The motives of the Fed have also changed over time. From the 1960s until 1998, swap lines were standing arrangements with a set of central banks aimed at providing access to dollar liquidity for foreign exchange market intervention meant to manage and stabilise exchange rates. These were phased out in 1998. But the Fed revived and aggressively used swap arrangements with foreign central banks in 2007 and 2008, when the global financial crisis damaged access to dollar-funding markets. In response to the ongoing COVID-19-induced crisis, in mid March, the Fed first modified its then-prevailing standing swap arrangements with five foreign central banks by reducing the interest rate on use of the swap lines to near-zero and making funds available for longer periods of up to 84 days. A fortnight later, to widen the set of countries that could access dollar liquidity, it allowed countries to exchange their holdings of U.S. Treasuries, which are leading instruments to park foreign reserves, for dollars, enhancing quick access to dollar liquidity. It then widened the set of countries for which it had swap arrangements with central banks, bringing in some emerging markets as well.

But still there are few developing countries that have been afforded this privilege. India is as yet not among them. This is forcing developing countries to turn to the IMF and the World Bank to help them face the current crisis. According to The Wall Street Journal: “More than 90 countries have inquired about bailouts from the IMF—nearly half the world’s nations—while at least 60 have sought to avail themselves of World Bank programs. The two institutions together have resources of up to $1.2 trillion that they have said they would make available to battle the economic fallout from the pandemic.”

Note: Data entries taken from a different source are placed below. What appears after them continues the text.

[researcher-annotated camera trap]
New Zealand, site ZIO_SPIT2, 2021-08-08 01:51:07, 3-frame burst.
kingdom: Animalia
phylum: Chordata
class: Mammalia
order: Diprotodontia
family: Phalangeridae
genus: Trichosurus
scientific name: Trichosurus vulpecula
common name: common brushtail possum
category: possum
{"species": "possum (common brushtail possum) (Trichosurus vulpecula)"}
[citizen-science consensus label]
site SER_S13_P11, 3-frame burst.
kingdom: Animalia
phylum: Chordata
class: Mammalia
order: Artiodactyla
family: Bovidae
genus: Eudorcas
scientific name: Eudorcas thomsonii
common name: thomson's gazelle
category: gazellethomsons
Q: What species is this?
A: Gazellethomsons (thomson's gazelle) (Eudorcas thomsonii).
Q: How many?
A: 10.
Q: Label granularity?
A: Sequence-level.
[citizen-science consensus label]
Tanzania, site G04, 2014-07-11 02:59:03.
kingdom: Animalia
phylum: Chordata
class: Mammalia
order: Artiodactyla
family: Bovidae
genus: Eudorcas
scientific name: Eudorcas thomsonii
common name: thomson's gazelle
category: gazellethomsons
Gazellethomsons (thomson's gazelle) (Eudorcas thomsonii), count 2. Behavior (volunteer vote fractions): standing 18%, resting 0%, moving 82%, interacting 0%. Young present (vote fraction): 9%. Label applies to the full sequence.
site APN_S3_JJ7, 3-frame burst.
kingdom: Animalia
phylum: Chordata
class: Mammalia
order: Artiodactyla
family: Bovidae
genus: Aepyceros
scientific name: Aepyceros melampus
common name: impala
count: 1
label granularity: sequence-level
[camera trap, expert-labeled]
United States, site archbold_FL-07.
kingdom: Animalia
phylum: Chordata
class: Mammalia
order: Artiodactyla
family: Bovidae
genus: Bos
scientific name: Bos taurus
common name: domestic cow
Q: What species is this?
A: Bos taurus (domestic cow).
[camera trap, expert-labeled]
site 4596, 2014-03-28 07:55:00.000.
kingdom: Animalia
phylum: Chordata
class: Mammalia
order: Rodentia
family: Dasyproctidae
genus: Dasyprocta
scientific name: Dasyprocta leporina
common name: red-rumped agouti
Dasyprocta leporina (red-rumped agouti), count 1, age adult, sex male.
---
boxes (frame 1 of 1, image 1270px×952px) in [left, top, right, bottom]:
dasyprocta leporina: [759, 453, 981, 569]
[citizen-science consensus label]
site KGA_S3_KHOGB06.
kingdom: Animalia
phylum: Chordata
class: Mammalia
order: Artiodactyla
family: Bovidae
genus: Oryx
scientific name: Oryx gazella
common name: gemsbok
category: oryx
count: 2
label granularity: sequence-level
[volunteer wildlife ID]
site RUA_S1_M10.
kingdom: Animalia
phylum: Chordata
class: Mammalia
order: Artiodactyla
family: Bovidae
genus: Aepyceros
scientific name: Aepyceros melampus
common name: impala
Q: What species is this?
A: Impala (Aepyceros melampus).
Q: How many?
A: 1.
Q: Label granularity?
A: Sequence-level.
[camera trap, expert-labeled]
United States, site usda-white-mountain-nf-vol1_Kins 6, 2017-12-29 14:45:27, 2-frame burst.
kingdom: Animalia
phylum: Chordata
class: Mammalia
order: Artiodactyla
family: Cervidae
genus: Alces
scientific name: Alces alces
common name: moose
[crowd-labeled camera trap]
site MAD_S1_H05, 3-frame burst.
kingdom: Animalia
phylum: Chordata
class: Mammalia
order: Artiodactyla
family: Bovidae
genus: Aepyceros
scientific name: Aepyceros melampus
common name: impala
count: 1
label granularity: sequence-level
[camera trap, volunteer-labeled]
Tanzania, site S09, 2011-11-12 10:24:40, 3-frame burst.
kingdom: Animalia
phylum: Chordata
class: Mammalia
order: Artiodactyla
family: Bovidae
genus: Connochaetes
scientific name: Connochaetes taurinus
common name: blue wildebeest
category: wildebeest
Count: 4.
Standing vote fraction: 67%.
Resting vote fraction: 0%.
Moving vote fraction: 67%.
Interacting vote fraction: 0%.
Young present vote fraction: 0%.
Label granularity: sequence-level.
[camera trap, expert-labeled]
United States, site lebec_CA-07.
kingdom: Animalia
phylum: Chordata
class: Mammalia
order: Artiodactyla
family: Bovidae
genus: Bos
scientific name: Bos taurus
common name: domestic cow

India is the recipient of the largest COVID-19-related World Bank assistance programme, which as of now is $1 billion, to be used for screening, contact tracing and laboratory diagnostics, for producing personal protective equipment, and for setting up isolation wards. But it needs more dollar liquidity to manage the rupee and its financial markets. However, as of now India is excluded from an arrangement in which the U.S. and the dollar dominate, and a few countries have privileged access to dollar liquidity. If it fails to persuade the U.S. to accommodate it with a swap arrangement, it may have to borrow from the IMF, which may impose conditions that will limit India’s options when dealing with the economic impact of the COVID-19 crisis. This strengthens the case for India to join those developing country governments demanding that the IMF increase its issuance of Special Drawing Rights so as to increase the supply of international liquidity to all member countries without conditions.